── Given data

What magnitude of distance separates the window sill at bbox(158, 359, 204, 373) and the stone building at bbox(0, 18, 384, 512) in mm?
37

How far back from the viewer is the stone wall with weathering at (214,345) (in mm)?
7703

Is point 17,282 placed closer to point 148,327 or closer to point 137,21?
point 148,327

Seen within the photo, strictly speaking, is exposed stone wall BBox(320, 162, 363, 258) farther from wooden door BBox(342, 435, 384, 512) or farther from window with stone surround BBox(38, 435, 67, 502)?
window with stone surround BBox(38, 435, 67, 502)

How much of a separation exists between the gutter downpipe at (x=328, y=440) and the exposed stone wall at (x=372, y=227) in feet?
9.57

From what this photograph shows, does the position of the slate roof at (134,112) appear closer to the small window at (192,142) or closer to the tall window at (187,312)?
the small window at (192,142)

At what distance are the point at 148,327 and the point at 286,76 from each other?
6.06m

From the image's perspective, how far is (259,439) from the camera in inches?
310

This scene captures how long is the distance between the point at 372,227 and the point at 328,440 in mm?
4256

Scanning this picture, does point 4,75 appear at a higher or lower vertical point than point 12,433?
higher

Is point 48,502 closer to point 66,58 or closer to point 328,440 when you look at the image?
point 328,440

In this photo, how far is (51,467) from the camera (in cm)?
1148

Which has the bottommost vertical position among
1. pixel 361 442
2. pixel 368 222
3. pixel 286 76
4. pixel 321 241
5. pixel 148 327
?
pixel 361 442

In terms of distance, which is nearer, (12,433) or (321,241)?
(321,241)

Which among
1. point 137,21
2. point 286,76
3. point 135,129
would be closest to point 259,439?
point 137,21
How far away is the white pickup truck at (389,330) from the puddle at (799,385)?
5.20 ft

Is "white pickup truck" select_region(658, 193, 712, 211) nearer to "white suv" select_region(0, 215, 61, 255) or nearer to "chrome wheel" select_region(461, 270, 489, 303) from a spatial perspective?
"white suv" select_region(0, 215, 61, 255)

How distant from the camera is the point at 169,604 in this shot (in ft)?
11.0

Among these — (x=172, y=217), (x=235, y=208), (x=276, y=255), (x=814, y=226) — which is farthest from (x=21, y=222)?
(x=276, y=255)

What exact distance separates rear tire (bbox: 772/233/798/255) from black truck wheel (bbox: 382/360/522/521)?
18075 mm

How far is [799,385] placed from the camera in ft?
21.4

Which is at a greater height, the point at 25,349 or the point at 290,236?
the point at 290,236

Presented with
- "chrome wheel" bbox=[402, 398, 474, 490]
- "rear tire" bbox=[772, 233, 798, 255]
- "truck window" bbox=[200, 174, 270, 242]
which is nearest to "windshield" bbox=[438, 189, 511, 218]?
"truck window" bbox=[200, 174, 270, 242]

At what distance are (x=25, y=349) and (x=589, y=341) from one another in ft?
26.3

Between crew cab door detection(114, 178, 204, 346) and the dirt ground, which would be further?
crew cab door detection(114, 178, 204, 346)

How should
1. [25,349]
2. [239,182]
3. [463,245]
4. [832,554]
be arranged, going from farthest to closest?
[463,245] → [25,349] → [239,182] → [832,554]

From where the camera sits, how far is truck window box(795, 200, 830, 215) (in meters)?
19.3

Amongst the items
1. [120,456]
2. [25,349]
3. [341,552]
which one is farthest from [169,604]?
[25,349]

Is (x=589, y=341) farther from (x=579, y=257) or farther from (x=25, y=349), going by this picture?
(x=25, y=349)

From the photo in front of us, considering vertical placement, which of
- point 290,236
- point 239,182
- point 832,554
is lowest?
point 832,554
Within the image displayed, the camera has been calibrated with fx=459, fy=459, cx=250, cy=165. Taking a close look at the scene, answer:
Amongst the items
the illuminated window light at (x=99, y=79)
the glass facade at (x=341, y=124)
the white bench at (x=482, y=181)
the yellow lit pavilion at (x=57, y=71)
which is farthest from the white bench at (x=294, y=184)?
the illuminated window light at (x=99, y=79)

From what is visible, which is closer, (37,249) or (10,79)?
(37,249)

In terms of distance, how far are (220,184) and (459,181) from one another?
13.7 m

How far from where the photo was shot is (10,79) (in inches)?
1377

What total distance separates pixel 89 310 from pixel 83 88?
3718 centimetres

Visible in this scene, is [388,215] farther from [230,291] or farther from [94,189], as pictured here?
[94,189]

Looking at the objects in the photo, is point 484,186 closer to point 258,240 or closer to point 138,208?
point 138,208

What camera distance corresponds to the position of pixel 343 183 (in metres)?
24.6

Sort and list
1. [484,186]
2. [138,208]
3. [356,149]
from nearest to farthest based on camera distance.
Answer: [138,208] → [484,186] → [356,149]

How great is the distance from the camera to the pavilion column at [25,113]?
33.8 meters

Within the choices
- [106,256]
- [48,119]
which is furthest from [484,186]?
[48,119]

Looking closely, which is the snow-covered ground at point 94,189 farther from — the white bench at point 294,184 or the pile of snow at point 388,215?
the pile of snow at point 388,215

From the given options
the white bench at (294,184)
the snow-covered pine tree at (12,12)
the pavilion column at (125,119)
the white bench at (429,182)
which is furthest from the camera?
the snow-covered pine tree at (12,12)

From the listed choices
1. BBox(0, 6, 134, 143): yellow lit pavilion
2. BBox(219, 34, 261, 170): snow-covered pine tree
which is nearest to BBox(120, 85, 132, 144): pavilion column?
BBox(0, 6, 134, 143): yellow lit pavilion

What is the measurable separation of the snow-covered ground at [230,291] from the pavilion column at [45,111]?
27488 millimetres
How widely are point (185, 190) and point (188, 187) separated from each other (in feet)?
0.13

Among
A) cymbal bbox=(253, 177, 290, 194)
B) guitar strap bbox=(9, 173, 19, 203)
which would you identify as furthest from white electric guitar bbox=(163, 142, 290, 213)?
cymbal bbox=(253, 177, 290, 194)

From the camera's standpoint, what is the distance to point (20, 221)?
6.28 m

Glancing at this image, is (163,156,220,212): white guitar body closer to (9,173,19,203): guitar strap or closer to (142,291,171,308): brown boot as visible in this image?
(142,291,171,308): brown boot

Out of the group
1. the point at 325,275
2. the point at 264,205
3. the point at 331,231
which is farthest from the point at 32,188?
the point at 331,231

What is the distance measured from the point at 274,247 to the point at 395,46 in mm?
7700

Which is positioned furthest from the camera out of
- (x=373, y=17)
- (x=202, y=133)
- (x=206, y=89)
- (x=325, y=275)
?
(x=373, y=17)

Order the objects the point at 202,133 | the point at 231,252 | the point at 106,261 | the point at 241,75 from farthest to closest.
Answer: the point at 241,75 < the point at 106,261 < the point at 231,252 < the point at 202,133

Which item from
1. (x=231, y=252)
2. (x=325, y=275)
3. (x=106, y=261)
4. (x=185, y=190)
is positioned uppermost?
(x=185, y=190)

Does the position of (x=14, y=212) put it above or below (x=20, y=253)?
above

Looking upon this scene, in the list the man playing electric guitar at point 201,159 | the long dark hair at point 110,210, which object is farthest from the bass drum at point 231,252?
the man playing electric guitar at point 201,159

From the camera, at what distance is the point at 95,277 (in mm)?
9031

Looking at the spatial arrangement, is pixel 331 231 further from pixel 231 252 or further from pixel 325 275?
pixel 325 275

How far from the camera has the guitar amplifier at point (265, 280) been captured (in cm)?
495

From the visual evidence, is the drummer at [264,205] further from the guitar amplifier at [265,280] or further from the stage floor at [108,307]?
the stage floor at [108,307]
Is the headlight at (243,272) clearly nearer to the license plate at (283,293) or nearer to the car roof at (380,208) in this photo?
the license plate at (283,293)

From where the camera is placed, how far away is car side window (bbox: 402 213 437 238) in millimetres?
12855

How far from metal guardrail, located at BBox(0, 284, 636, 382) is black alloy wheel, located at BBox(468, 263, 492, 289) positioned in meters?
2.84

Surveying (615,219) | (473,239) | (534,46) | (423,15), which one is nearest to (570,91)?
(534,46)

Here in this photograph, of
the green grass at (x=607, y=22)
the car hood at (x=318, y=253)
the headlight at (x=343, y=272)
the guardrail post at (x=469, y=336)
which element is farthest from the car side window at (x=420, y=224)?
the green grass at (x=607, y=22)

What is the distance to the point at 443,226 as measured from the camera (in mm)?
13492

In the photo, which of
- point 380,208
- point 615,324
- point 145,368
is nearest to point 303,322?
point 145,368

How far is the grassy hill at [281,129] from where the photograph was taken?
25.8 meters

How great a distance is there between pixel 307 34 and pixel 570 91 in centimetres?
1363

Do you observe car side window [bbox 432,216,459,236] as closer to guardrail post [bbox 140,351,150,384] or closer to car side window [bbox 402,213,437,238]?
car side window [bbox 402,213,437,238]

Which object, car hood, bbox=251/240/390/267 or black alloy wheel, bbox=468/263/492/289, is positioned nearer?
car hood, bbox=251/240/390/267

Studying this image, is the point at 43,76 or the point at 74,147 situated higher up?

────

*Job:* Count the lines in the data above that contain the string "pickup", treating uppercase and lowercase as different. Give only the number.

*Solution:* 2